┌─ Texte fourni
On peut qualifier ces MMORPG d’espaces virtuels, car si l’immersion n’est pas (encore) aussi englobante et synesthésique que l’avaient imaginé les précurseurs du cyberpunk – on ne se connecte pas à ces jeux via des prises dans la nuque ou des casques bardés d’électrodes, mais via l’écran d’un simple PC – l’effet d’immersion est tout de même suffisamment puissant, en intensité, en durée, en densité, pour provoquer parfois une véritable déconnexion de la réalité, au point que les psychologues pointent l’apparition d’une nouvelle pathologie dans les sociétés développées : la cyber-dépendance. Les faits divers sordides liés à des affaires de cyber-dépendance font les choux gras de la presse, qui rapporte régulièrement des cas de joueurs morts d’épuisement devant leur écran, après avoir joué pendant des jours sans s’arrêter, ou de parents qui laissent mourir voire assassinent leurs enfants pour pouvoir assouvir leur passion du jeu.

Cette invasion du réel par le virtuel a aussi inspiré les auteurs de science-fiction : ce thème des joueurs absorbés par les mondes virtuels se retrouve dans des romans comme Inner City de Jean-Marc Ligny (1996), ou Le dixième cercle, de Guy Thuillier (1999).

Là encore, le rapport à la réalité est au coeur des débats suscités par ces espaces virtuels, en particulier les jeux en ligne, qui suscitent de plus en plus l’attention des chercheurs (par exemple pour World of Warcraft : Coulombe, 2010 ; ou Genvo, 2009 ; pour Second Life, Cayeux & Guibert, 2007). Le virtuel est perçu (et critiqué) comme une fuite du réel, et rapproché de comportements comme l’addiction aux drogues et autres formes de déviances. Dans une approche plus constructive, l’espace virtuel est appréhendé comme un miroir du réel, une façon de questionner et de tester la valeur de notre modernité. Comment se fait-il qu’il semble parfois plus facile pour les individus de se construire une personnalité ou de trouver des gratifications dans les espaces virtuels, plutôt que de ce côté-ci de l’écran ?

Les espaces hypergéographiques : archétypes, mythes et réminiscences

A quoi ressemblent donc ces espaces virtuels aujourd’hui, qu’ils soient réels ou intrafictionnels ? Peut-on en faire une géographie ?
└─
┌─ Entrées de données
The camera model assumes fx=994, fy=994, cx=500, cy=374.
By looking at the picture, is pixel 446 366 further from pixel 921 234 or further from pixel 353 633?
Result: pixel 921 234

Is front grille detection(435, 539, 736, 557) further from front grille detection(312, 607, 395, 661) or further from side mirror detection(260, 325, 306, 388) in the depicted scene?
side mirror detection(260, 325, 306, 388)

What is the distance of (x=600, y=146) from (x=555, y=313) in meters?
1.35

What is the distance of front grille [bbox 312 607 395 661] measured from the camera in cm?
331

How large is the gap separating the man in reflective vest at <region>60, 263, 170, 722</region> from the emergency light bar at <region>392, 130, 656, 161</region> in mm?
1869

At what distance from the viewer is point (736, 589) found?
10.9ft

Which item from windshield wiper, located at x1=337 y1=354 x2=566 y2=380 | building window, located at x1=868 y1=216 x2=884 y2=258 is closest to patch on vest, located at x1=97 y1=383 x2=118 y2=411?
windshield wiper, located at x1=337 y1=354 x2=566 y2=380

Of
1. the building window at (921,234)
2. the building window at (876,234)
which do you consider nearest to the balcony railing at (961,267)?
└─
Consigne écrite 1:
Répondez à ces questions sur le texte consacré aux espaces virtuels :
(a) Par quel moyen se connecte-t-on à ces jeux ?
(b) En quelle année est paru le roman Le dixième cercle, de Guy Thuillier ?
(c) Quels auteurs sont cités à propos de Second Life ?
Consigne écrite 2:
Transcrivez fidèlement le passage du texte sur les espaces virtuels qui débute par « Les espaces hypergéographiques » et se poursuit jusqu'à « une géographie ? ».

Réponse complète 1:
(a) Par l'écran d'un simple PC.
(b) En 1999.
(c) Cayeux & Guibert (2007).

Réponse complète 2:
Les espaces hypergéographiques : archétypes, mythes et réminiscences

A quoi ressemblent donc ces espaces virtuels aujourd’hui, qu’ils soient réels ou intrafictionnels ? Peut-on en faire une géographie ?